READING TEXT:
State v. Lloyd, 10 N.C. App. 157 (1970)

Dec. 16, 1970 · North Carolina Court of Appeals · No. 705SC640
10 N.C. App. 157

STATE OF NORTH CAROLINA v. MARK RAY LLOYD

No. 705SC640

(Filed 16 December 1970)

1. Criminal Law § 25— voluntariness of nolo contendere plea — defendant’s expectation of suspended sentence

Defendant’s contention that he entered a plea of nolo contendere with the expectation of receiving a suspended sentence and that the trial court erred in accepting the plea and imposing a five-year prison sentence on him, is held without merit, where the record discloses (1) that the trial court explicitly told the defendant that a nolo contendere plea would not benefit him and (2) that the defendant clearly understood the possible consequences of such plea.

2. Criminal Law § 25— voluntariness of nolo contendere plea — applicable standards

The rules which apply to the voluntariness of guilty pleas also apply to the voluntariness of nolo contendere pleas.

Appeal from Cowper, Superior Court Judge, 5 June 1970 Session of New Hanover Superior Court.

Defendant was charged with five counts of possession and sale of narcotic drugs. Drugs involved included heroin, LSD and cannibis resin in excess of 1/10 of a gram. Five true bills of indictment were returned against the defendant by the New Hanover County Grand Jury on 27 April 1970. All five cases were consolidated for trial on 26 May 1970, and defendant, through his court-appointed counsel, pled nolo contendere to five counts of possession of narcotic drugs. Defendant was sentenced *158to a total of five years in the North Carolina State Prison. Defendant appealed, and counsel was appointed by the court to perfect this appeal.

RAW RECORDS:

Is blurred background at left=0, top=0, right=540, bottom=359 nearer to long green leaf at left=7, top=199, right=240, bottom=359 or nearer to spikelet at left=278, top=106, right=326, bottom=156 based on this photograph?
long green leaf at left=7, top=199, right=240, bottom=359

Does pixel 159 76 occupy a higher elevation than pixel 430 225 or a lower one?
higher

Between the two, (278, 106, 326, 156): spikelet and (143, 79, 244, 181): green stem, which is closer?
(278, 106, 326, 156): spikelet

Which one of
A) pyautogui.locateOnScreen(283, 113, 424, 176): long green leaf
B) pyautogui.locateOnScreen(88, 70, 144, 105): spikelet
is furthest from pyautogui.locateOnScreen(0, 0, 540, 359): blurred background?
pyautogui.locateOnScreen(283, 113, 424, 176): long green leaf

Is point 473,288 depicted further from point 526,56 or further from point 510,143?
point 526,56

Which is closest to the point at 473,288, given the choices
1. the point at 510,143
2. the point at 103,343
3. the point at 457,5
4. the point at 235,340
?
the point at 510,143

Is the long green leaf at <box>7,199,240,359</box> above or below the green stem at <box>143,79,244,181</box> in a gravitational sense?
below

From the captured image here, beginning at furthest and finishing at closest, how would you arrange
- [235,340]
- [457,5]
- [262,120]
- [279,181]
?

SET TASK:
Rewrite the part of the appeal case text that begins with the words containing "Appeal from Cowper, Superior" and ends with "perfect this appeal.", putting "morphine" wherever "heroin" appears.

RIGHT ANSWER:
Appeal from Cowper, Superior Court Judge, 5 June 1970 Session of New Hanover Superior Court.

Defendant was charged with five counts of possession and sale of narcotic drugs. Drugs involved included morphine, LSD and cannibis resin in excess of 1/10 of a gram. Five true bills of indictment were returned against the defendant by the New Hanover County Grand Jury on 27 April 1970. All five cases were consolidated for trial on 26 May 1970, and defendant, through his court-appointed counsel, pled nolo contendere to five counts of possession of narcotic drugs. Defendant was sentenced *158to a total of five years in the North Carolina State Prison. Defendant appealed, and counsel was appointed by the court to perfect this appeal.